Gurgel: instigante (Foto: divulgação)

Gurgel: instigante e ácido (Foto: divulgação)

A HISTÓRIA É CONTADA em primeira pessoa por um narrador onisciente e ignoto. Na segunda parte do causo, com uma prosa clara e instigante, é relatado o aparecimento do seguinte fenômeno climático:

“A situação estava feia e não dava sinais de melhora, anjos e santos pareciam não se apiedarem, mas naquele exato dia 06 de abril de 1751, ainda de madrugada, antes do sol raiar, uma névoa úmida começou a subir da areia fina do riacho onde se encontravam as últimas cacimbas com alguma serventia.
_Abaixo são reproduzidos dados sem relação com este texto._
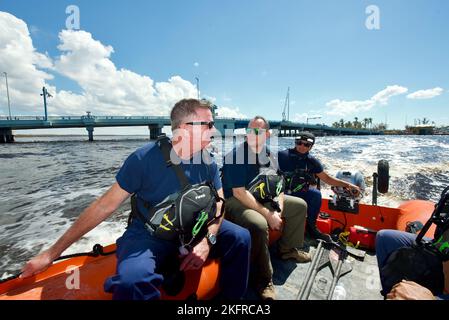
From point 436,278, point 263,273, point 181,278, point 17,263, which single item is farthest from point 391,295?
point 17,263

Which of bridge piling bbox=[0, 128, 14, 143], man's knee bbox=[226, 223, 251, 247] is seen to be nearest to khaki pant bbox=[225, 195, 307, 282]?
man's knee bbox=[226, 223, 251, 247]

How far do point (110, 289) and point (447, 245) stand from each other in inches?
91.1

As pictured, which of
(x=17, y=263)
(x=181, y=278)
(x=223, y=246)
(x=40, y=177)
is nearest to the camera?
(x=181, y=278)

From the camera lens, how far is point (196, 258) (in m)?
1.85

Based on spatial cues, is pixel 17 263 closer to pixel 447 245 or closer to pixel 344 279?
pixel 344 279

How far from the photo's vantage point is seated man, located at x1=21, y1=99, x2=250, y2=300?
1.53m

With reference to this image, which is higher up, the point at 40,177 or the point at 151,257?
the point at 151,257

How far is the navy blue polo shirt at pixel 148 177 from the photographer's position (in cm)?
185

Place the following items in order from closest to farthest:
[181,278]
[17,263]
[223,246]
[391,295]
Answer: [391,295], [181,278], [223,246], [17,263]

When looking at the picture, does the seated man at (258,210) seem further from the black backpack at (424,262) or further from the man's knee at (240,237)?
the black backpack at (424,262)

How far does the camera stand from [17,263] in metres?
3.88

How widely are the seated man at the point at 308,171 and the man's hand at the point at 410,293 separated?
2.17 meters
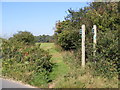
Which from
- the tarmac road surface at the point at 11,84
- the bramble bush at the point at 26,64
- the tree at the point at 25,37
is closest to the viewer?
the tarmac road surface at the point at 11,84

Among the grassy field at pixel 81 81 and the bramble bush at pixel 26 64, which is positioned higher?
the bramble bush at pixel 26 64

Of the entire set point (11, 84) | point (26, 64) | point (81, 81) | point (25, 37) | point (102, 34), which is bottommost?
point (11, 84)

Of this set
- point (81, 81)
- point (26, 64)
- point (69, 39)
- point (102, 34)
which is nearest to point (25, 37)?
point (69, 39)

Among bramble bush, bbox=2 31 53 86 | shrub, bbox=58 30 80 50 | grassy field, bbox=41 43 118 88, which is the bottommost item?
grassy field, bbox=41 43 118 88

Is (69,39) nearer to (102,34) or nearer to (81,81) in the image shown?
(102,34)

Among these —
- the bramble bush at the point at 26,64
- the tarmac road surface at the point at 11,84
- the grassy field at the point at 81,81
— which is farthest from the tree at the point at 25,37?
the grassy field at the point at 81,81

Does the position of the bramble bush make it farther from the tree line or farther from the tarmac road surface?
the tree line

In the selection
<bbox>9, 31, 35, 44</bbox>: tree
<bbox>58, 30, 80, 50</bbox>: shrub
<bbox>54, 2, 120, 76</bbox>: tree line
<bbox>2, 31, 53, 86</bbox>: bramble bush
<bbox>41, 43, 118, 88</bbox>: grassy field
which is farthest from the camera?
<bbox>9, 31, 35, 44</bbox>: tree

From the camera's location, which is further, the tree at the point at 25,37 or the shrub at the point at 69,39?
the tree at the point at 25,37

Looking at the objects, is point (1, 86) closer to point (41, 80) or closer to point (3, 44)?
point (41, 80)

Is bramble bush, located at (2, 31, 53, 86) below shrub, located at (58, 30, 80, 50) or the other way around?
below

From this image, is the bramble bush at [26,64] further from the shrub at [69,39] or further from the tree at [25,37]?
the tree at [25,37]

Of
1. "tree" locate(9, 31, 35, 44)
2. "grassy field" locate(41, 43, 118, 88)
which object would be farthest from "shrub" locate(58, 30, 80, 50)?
"tree" locate(9, 31, 35, 44)

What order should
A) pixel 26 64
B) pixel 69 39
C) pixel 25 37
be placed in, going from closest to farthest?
pixel 26 64 → pixel 69 39 → pixel 25 37
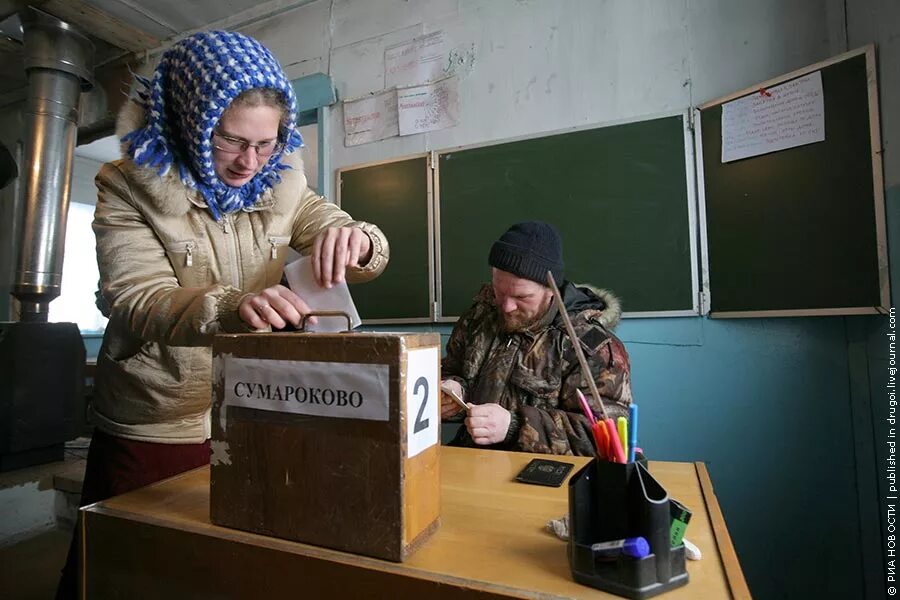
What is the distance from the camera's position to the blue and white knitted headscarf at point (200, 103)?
0.88 m

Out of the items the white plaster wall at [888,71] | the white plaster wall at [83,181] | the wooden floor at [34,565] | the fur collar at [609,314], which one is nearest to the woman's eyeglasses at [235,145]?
the fur collar at [609,314]

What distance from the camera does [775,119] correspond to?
167cm

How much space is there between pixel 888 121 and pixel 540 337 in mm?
1262

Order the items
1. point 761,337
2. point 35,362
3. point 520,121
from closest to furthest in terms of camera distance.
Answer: point 761,337 < point 520,121 < point 35,362

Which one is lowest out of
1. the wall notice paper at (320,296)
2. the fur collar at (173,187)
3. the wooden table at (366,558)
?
the wooden table at (366,558)

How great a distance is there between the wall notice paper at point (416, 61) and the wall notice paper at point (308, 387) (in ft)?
7.00

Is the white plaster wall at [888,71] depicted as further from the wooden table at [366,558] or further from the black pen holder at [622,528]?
the black pen holder at [622,528]

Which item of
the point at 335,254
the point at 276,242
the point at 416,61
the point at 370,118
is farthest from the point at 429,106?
the point at 335,254

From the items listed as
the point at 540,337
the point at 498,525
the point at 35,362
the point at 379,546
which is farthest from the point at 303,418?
the point at 35,362

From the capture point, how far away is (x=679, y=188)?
1855 millimetres

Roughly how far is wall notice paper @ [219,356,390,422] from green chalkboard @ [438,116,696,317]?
1635 millimetres

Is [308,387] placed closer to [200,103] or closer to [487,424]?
[200,103]

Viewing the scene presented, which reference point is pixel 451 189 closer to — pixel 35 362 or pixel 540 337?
pixel 540 337

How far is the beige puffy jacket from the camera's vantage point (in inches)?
34.3
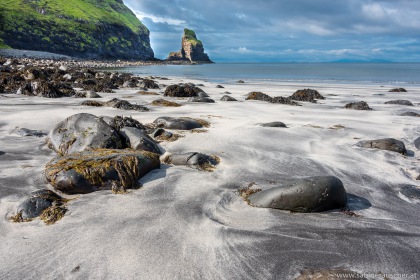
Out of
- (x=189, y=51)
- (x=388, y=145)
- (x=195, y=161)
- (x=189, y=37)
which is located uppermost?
(x=189, y=37)

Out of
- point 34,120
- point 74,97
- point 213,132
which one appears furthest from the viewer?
point 74,97

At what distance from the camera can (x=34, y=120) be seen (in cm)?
667

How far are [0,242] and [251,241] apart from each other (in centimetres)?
218

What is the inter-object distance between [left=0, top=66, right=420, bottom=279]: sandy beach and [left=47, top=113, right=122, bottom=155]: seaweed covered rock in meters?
0.29

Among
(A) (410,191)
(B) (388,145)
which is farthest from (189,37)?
(A) (410,191)

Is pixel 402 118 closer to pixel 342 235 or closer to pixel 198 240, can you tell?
pixel 342 235

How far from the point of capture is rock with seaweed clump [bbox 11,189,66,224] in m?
2.84

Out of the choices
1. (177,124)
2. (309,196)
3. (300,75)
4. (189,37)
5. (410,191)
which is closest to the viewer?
(309,196)

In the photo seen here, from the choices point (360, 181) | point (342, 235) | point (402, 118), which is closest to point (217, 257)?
point (342, 235)

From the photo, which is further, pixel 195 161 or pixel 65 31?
pixel 65 31

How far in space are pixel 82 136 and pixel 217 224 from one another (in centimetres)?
279

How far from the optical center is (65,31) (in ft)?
282

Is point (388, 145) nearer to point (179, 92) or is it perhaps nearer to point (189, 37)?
point (179, 92)

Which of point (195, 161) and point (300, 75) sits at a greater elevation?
point (300, 75)
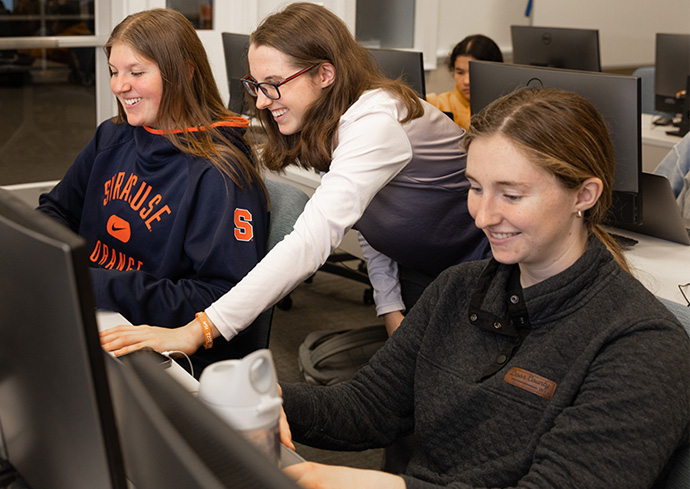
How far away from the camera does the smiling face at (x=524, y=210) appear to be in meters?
1.00

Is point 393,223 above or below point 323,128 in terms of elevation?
below

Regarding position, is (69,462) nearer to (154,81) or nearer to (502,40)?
(154,81)

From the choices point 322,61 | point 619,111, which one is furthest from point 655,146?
point 322,61

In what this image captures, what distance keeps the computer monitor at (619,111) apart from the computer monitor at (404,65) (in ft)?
1.81

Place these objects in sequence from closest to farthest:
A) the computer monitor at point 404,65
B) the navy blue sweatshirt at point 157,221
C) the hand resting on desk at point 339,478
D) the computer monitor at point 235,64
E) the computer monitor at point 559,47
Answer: the hand resting on desk at point 339,478, the navy blue sweatshirt at point 157,221, the computer monitor at point 404,65, the computer monitor at point 235,64, the computer monitor at point 559,47

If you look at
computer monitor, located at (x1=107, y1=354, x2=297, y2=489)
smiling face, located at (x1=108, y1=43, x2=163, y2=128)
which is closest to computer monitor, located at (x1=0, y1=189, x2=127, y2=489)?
computer monitor, located at (x1=107, y1=354, x2=297, y2=489)

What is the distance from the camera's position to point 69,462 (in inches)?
24.4

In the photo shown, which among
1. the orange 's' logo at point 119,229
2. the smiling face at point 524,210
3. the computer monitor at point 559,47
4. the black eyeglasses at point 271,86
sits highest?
the computer monitor at point 559,47

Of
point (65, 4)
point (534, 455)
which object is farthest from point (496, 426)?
point (65, 4)

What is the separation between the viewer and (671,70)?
3424 mm

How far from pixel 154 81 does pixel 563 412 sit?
1.15 meters

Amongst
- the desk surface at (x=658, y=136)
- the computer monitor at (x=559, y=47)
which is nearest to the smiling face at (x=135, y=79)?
the computer monitor at (x=559, y=47)

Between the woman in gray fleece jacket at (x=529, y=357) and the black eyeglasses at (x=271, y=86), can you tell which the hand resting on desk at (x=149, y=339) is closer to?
the woman in gray fleece jacket at (x=529, y=357)

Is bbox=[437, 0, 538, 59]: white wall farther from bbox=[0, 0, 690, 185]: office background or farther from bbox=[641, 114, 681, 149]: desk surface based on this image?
bbox=[641, 114, 681, 149]: desk surface
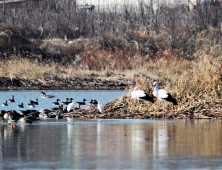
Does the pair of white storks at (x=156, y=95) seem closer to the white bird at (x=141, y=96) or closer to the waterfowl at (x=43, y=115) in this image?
the white bird at (x=141, y=96)

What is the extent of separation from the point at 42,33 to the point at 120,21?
8.34m

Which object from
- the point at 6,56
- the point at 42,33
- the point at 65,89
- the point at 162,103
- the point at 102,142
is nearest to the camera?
the point at 102,142

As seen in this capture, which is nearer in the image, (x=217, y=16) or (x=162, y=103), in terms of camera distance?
(x=162, y=103)

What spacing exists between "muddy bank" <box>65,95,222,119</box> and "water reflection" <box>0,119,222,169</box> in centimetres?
149

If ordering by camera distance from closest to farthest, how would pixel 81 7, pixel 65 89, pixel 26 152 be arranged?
pixel 26 152 < pixel 65 89 < pixel 81 7

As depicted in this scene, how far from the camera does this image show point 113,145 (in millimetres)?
10281

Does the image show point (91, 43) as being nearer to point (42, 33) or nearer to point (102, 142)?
point (42, 33)

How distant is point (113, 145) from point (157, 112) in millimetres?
6957

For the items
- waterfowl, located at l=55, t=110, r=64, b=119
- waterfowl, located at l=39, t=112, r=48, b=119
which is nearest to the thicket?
waterfowl, located at l=55, t=110, r=64, b=119

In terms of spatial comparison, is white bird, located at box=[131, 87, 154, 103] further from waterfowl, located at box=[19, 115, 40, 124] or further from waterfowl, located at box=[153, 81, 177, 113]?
waterfowl, located at box=[19, 115, 40, 124]

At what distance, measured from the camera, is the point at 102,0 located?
69125 mm

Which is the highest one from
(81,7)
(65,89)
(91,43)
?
(81,7)

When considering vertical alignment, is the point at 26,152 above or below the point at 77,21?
below

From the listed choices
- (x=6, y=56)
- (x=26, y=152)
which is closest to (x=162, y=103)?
(x=26, y=152)
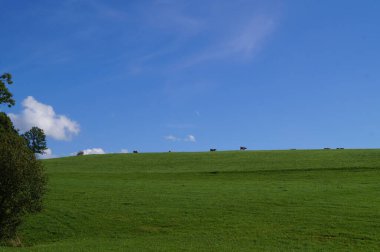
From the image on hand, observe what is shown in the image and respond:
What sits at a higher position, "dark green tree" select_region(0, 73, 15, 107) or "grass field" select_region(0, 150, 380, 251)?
"dark green tree" select_region(0, 73, 15, 107)

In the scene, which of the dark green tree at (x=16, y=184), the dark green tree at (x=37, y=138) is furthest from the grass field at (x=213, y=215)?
the dark green tree at (x=37, y=138)

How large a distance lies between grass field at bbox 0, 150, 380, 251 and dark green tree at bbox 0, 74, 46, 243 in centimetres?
211

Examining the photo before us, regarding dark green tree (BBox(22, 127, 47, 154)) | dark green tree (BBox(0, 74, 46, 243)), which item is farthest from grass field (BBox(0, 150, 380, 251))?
dark green tree (BBox(22, 127, 47, 154))

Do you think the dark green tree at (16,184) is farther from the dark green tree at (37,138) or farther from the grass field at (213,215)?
the dark green tree at (37,138)

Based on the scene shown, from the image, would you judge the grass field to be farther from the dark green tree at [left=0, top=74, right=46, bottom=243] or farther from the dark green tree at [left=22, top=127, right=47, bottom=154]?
the dark green tree at [left=22, top=127, right=47, bottom=154]

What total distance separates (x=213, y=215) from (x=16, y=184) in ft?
43.5

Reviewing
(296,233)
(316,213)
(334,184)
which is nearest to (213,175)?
(334,184)

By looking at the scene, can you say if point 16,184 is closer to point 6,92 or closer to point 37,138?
point 6,92

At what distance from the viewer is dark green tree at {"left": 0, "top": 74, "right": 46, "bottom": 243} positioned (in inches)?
1021

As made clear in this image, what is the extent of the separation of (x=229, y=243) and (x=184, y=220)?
6.34m

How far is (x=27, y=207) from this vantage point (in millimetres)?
26891

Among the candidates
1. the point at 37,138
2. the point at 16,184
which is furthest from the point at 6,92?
the point at 37,138

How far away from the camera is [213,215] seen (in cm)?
3144

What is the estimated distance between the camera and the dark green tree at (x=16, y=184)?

Não houve relâmpago ou trovão durante a noite toda, nenhum sinal de que cairia uma gota d’água, nada que indicasse mudança do tempo, apenas a bruma que começou a subir da terra, atingindo, em pouco tempo, a copa das árvores ciliares”.

A trama é construída a partir de um documento fictício que supostamente aponta para a origem da cidade natal do romancista, um lugarejo de nome Barriguda. Aí encontramos tipos cativantes, a exemplo do protagonista e contador de histórias Zé Preto, escravo que conseguiu sua alforria por meios que ninguém sabe ao certo.

À volta de Zé Preto, que relata aos jesuítas o mistério da súbita bruma, gravita uma série de catingueiros interessantes como Dona Antônia, Seu Zé de Brejeiro, Dona Amélia, Preá, Baraúna, Filomena, Zefa, Cocota, Mundico, Zefinha e Madalena.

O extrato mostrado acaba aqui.